Text under study:
--*--

Operative Intervention for a Chronic Fifth Carpometacarpal Dislocation: A Case Report and Review of Literature

Pinterest LinkedIn Tumblr +

animat-1

Learning Point of the Article:

The identification and treatment of chronic fifth carpometacarpal dislocations.


Case Report | Volume 11 | Issue 1 | JOCR January 2021 | Page  108-112 | Andrew D Boltuch, John N Harker . DOI: 10.13107/jocr.2021.v11.i01.1986


Authors: Andrew D Boltuch[1], John N Harker[1],[2]

[1]Department of Orthopaedic Surgery, Largo Medical Center, Largo, Florida, United States of America,
[2]Department of Orthopaedic, Clearwater Orthopedic and Sports Medicine, Clearwater, Florida, United States of America.

Address of Correspondence:
Dr. Andrew D Boltuch,
Doctor of Osteopathic Medicine, Department of Orthopaedic Surgery, Largo Medical Center 201 14th Street SW, Largo, Florida – 33770, United States of America.
E-mail: andrew.boltuch@gmail.com


Abstract

Introduction: Carpometacarpal (CMC) dislocations are infrequent hand injuries that are often missed in the acute care setting, resulting in inappropriate treatment and significant morbidity. CMC dislocations occur in a volar or dorsal direction, and volar dislocations are traditionally subclassified as either volar-ulnar or volar-radial. While various treatment methods and injury identification techniques have been reported in the literature, there remains a lack of standardization in the treatment of these injuries. This case report reviews the current literature on the subject in an attempt to further our knowledge on the subject.
Case Report: A 73-year-old right hand dominant male presented to the clinic complaining of persistent pain on the ulnar aspect of his left hand for the past 3 months. The injury had been missed in the urgent care and emergency settings before his arrival to the office. Radiographs demonstrated a volar-ulnar dislocation of the fifth CMC joint. The patient subsequently underwent open reduction with internal fixation to correct his deformity. Post-operative QuickDASH and grip strength measurements were gathered at post-operative visits.
Conclusion: This paper provides a literature review on the diagnostic techniques and management options of the fifth CMC dislocations. It further provides a treatment algorithm for a chronic volar-ulnar fifth CMC dislocation being amenable to open reduction and Kirschner wire fixation with an excellent outcome.
Keywords: Carpometacarpal, hand, dislocation.


Introduction
Isolated carpometacarpal (CMC) dislocations are rare injuries and are frequently missed in the emergency department and urgent care settings. Current literature on this specific injury varies with regard to identification techniques, treatment methodology, and post-treatment outcomes. This paper will present a rare case of an isolated, chronic, volar-ulnar fifth CMC dislocation treated with open reduction and Kirschner wire fixation. There will then be a review of literature following the case report focusing on diagnostic techniques, classification systems, treatment methods, and clinical outcomes.

--*--

What the task requires:
Extend the case report on the chronic fifth carpometacarpal dislocation beyond its last sentence. The lines after this have nothing to do with the work.

Records:

--*--

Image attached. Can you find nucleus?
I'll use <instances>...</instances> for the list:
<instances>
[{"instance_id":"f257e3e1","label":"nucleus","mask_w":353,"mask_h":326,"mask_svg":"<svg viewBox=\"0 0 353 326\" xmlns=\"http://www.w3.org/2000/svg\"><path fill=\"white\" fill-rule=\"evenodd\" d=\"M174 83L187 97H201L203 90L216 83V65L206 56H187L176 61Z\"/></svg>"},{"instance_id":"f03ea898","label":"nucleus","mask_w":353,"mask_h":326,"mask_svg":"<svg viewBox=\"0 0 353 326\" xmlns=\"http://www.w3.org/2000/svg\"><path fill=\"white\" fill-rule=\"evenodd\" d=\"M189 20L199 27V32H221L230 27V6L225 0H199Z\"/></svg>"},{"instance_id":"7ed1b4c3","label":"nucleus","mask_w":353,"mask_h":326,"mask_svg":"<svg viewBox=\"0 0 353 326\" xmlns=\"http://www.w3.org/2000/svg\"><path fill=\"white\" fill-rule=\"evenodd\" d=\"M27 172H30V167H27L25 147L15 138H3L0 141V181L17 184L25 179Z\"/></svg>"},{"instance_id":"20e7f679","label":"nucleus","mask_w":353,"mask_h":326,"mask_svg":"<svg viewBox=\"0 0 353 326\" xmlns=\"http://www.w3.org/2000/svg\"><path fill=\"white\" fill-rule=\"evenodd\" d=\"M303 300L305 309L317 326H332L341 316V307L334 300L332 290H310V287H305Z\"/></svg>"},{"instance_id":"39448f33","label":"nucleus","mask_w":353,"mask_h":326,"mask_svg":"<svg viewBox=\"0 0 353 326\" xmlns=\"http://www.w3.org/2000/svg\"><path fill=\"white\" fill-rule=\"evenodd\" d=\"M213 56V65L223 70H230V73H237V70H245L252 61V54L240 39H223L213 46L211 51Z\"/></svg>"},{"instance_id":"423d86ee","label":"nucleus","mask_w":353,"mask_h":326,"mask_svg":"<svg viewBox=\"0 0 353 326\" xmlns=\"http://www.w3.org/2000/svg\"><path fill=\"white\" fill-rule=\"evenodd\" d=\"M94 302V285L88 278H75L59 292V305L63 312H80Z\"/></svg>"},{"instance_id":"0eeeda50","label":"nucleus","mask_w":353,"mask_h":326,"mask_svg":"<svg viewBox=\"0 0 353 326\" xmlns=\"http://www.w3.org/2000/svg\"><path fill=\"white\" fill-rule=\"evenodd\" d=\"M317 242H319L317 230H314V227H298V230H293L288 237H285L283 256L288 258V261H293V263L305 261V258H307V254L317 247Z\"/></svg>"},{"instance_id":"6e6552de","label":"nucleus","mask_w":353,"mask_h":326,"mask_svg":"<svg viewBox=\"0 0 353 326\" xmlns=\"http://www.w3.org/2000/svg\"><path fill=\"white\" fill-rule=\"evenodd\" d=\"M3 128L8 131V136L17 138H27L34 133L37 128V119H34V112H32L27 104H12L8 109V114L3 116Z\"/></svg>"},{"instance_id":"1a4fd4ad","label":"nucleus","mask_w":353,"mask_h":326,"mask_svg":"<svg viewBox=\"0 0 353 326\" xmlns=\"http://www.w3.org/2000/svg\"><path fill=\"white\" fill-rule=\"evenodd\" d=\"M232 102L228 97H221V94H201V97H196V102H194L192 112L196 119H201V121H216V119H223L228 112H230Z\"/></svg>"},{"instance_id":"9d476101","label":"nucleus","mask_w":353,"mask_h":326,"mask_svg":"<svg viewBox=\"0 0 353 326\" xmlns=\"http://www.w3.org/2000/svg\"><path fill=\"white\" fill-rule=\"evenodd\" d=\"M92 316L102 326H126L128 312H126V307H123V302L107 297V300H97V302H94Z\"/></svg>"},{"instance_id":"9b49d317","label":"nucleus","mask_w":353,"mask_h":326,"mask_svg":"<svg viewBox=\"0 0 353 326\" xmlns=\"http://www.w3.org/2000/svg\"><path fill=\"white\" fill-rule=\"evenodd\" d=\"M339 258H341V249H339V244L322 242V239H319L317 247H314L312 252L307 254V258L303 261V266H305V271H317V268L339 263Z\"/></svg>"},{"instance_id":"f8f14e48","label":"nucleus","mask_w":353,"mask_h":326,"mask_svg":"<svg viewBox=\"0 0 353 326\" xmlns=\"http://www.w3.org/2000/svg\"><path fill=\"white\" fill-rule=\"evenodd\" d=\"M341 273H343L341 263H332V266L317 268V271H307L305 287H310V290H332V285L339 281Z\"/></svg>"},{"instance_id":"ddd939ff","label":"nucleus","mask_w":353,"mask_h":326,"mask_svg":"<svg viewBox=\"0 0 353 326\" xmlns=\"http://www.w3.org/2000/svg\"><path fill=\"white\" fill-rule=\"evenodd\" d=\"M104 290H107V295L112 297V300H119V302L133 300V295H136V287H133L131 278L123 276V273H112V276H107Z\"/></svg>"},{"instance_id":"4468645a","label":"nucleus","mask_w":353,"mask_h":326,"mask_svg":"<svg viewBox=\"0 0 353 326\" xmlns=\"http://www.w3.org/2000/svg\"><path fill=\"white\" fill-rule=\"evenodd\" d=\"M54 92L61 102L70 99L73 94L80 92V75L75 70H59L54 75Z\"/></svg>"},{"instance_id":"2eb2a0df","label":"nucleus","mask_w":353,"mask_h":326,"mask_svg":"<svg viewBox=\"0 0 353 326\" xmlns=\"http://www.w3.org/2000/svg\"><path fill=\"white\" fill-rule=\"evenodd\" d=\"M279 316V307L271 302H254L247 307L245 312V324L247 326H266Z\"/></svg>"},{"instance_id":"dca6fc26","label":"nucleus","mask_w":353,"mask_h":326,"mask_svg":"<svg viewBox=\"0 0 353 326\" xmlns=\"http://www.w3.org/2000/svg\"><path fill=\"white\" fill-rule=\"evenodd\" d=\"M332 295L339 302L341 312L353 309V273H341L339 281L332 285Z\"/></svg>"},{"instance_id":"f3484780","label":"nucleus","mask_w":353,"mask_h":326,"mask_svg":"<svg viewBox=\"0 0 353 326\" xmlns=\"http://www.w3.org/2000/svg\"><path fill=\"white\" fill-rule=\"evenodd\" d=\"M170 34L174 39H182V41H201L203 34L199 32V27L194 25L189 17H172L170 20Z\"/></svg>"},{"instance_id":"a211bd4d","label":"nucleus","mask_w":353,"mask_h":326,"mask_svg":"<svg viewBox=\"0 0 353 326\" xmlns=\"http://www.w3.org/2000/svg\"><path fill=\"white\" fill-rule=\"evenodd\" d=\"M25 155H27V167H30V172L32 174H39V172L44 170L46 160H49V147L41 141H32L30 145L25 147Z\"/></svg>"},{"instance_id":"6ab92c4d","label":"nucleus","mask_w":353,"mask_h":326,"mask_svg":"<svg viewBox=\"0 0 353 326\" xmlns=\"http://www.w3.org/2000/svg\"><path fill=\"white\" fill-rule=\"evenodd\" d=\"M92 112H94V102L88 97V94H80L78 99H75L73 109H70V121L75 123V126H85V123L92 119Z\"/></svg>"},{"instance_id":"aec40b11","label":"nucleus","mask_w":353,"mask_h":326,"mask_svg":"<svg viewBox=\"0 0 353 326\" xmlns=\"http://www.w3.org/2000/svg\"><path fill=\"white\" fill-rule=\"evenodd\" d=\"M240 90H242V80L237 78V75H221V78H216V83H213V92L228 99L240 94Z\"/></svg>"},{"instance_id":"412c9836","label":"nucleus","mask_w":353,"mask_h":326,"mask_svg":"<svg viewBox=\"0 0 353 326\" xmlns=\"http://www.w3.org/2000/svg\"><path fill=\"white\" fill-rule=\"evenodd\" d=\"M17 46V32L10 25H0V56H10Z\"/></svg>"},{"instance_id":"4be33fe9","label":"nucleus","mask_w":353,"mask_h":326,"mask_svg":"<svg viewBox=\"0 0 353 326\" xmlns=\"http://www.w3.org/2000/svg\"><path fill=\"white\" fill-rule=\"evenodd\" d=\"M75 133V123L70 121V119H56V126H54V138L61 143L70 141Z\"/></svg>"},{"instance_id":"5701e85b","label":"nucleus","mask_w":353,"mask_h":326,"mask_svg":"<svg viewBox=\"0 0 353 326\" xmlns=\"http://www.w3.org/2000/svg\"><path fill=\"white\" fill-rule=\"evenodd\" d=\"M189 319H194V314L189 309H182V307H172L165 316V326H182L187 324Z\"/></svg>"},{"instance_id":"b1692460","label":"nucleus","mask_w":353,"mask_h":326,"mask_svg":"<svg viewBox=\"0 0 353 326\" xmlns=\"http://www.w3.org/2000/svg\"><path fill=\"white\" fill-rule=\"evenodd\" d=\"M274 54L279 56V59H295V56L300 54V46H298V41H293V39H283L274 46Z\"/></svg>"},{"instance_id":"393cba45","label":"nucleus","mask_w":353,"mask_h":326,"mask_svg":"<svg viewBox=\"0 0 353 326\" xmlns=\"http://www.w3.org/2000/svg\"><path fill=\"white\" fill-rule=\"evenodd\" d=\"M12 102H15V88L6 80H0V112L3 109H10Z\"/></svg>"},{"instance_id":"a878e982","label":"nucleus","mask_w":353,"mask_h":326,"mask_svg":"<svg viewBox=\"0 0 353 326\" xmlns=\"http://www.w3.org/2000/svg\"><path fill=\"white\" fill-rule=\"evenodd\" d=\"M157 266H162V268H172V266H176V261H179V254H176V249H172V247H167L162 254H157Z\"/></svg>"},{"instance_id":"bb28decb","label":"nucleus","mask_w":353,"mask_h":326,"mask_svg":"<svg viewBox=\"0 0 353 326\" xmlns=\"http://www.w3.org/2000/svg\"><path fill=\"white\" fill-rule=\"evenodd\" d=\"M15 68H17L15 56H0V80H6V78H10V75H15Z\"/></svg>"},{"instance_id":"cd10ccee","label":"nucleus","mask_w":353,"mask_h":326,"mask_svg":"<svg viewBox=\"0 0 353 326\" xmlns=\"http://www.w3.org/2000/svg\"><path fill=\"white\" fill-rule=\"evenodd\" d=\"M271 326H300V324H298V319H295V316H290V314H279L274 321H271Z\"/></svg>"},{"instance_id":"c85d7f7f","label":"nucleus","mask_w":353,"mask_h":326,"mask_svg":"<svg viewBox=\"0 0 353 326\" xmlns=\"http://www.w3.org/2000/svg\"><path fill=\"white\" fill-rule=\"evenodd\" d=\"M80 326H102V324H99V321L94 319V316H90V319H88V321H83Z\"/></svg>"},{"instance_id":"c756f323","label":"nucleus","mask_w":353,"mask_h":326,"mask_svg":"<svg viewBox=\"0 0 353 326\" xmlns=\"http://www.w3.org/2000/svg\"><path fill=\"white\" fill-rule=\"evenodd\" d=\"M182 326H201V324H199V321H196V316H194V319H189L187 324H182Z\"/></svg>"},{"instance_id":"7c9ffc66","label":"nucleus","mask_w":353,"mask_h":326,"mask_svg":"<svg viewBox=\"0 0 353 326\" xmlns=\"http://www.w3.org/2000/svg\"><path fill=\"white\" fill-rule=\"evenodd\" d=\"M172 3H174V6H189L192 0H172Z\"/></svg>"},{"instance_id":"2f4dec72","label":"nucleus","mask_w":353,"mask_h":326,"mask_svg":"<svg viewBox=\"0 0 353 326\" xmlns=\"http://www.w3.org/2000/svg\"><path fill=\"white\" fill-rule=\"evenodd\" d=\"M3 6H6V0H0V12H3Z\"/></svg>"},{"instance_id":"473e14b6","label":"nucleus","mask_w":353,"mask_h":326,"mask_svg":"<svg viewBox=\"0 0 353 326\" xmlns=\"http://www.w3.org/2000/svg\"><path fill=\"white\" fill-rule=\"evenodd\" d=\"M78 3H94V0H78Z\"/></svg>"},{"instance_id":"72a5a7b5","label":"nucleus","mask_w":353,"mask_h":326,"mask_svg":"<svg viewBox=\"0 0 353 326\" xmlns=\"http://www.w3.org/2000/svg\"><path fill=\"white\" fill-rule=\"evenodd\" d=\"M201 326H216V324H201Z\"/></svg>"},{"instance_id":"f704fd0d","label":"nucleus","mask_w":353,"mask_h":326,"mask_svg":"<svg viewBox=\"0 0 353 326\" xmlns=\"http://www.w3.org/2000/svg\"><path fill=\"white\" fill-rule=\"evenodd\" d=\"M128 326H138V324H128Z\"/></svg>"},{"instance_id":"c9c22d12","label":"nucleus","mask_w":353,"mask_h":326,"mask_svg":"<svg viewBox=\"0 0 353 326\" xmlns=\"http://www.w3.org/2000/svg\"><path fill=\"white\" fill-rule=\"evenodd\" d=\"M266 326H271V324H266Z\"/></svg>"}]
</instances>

--*--

Answer to the exercise:
Case Report
A 73-year-old right hand dominant male presented to the clinic complaining of persistent pain on the ulnar aspect of his left hand. His symptoms began 3 months prior, after falling onto the ulnar aspect of his hand. The patient had been evaluated at the time of injury in the emergency department and subsequently at an urgent care facility where the correct diagnosis remained unidentified despite obtaining the radiographic images shown in (Fig. 1a, 1b). 3 months after his initial injury, the patient presented to the senior author’s office with the primary complaint of persistent pain at the base of his fifth metacarpal. He also noted that his small finger would get caught outside his pocket when retrieving an item. On physical examination of the left hand, a slight small finger abduction deformity was noted throughout digital range of motion. There was tenderness to palpation over the base of the metacarpal and no signs of neurological or vascular impairment. Posteroanterior (PA), lateral, and oblique radiographs reviewed from the time of injury and those taken at the time of presentation demonstrated a dislocation of the fifth metacarpal base in a volar and ulnar direction. The decision was made with the patient to proceed with operative reduction and fixation of his chronic injury. A longitudinal incision was made along the dorsal aspect of the fifth metacarpal. The extensor tendons were protected and retracted. Surrounding intrinsic musculature and fibrous tissue were released from the metacarpal allowing visualization of the CMC joint. Successful reduction was accomplished with axial traction and manual pressure applied in a palmar to dorsal direction at the base of the metacarpal. An appropriate reduction was fluoroscopically confirmed at the metacarpal base, and the abduction deformity was reduced. The fifth metacarpal was then stabilized with parallel Kirschner wires to the fourth metacarpal distally and proximally. The reduction was confirmed and supported with an additional Kirschner wire driven retrograde through the CMC joint into the hamate (Fig. 2).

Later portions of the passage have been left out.